▶ _Lesetext_:
Nur noch ohne Filter

China Google will nicht länger mit den chinesischen Zensurbehörden kooperieren. Geht es dem Suchmaschinen-Riesen dabei ums Prinzip, ums Image – oder doch mal wieder nur ums Geld?

Während chinesische Internetnutzer gestern Kränze vor der Google-Zentrale in Beijing niederlegten, dürften beim größten chinesischen Suchmaschinenbetreiber Baidu hingegen die Sektkorken geknallt haben. Googles Entscheidung, nach der Enthüllung von Hacker-Attacken auf die E-Mail-Konten chinesischer Menschenrechtsaktivisten seine Suchergebnisse nicht mehr zu filtern bzw. zu zensieren, wird mit an Sicherheit grenzender Wahrscheinlichkeit Baidus Kontrolle über den weltweit am schnellsten wachsenden Internet-Markt zementieren. Wer diesen beherrscht, muss mit den staatlichen Behörden zusammenarbeiten. Die chinesische Regierung hatte den Launch von Google.cn 2006 an die Bedingung geknüpft, dass bestimmte Seiten – wie etwa die bestimmter Menschenrechtsgruppen oder Hintergründe zum Massaker auf dem Platz des himmlischen Friedens – herausgefiltert werden.

Während der Schritt von Gruppen begrüßt wurde, die für Meinungs- und Redefreiheit eintreten, warfen geschäftsorientierte Kritiker dem Unternehmen vor, einen schweren strategischen Fehler begangen zu haben. „Das ist der dümmste Fehler in ihrer Firmengeschichte“, äußerte sich Tang Jun, der frühere Geschäftsführer von Microsoft China, gegenüber Eastday.com. „China aufzugeben bedeutet, die halbe Welt aufzugeben.“

Der Aufkündigung des „Paktes mit dem Teufel“, den viele Unternehmen eingehen, die in China Geschäfte machen wollen, dürfte aber bestimmt eine Analyse der Kosten zugrunde gelegen haben, bei der sowohl der Markenwert als auch der Profit berücksichtigt wurden.

Finanziell hat sich das Herausfiltern politisch sensibler Themen für Google.cn nicht bezahlt gemacht. Während der chinesische Internetmarkt sich auf 338 Millionen Menschen vergrößert hat, wurde das Geschäft für Google in China durch Konflikte mit den Zensurbehörden und unfaire Wettbewerbsbedingungen behindert. Über Guge, wie das Unternehmen im Land selbst genannt wird, laufen 12 bis 17 Prozent der Anfragen und es erzielt 33 Prozent der Gesamteinnahmen des chinesischen Suchmarktes. Auf Baidu entfällt nahezu der gesamte Rest.

▶ _Aufgaben_:
[1] Nenne alle Zahlen, die im Lesetext in Ziffern geschrieben stehen.
[2] Gib den Abschnitt des Lesetexts wieder, der mit den Worten „Finanziell hat sich“ beginnt und mit „der gesamte Rest.“ endet, und benenne dabei „Zensurbehörden“ in „Zensurstellen“ um.

▶ _Datensätze_:
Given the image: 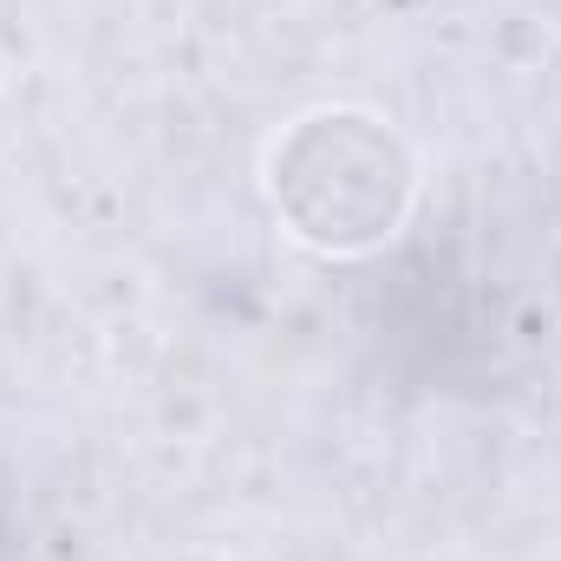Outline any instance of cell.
<instances>
[{"instance_id":"1","label":"cell","mask_w":561,"mask_h":561,"mask_svg":"<svg viewBox=\"0 0 561 561\" xmlns=\"http://www.w3.org/2000/svg\"><path fill=\"white\" fill-rule=\"evenodd\" d=\"M419 196L405 138L353 105L307 112L268 150V203L280 229L313 255H373L399 236Z\"/></svg>"}]
</instances>
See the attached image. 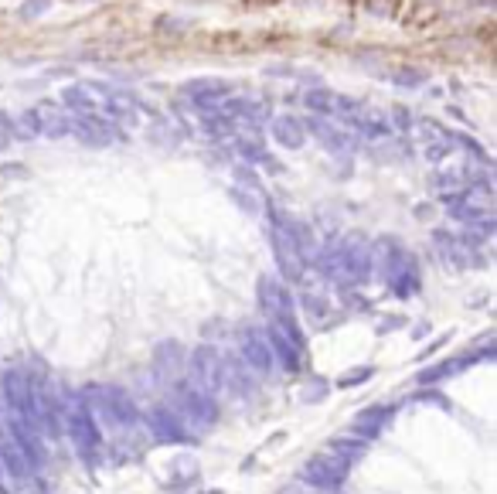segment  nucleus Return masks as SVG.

▶ _Lösungen_:
[1] 2006, 338, 12, 17, 33

[2]
Finanziell hat sich das Herausfiltern politisch sensibler Themen für Google.cn nicht bezahlt gemacht. Während der chinesische Internetmarkt sich auf 338 Millionen Menschen vergrößert hat, wurde das Geschäft für Google in China durch Konflikte mit den Zensurstellen und unfaire Wettbewerbsbedingungen behindert. Über Guge, wie das Unternehmen im Land selbst genannt wird, laufen 12 bis 17 Prozent der Anfragen und es erzielt 33 Prozent der Gesamteinnahmen des chinesischen Suchmarktes. Auf Baidu entfällt nahezu der gesamte Rest.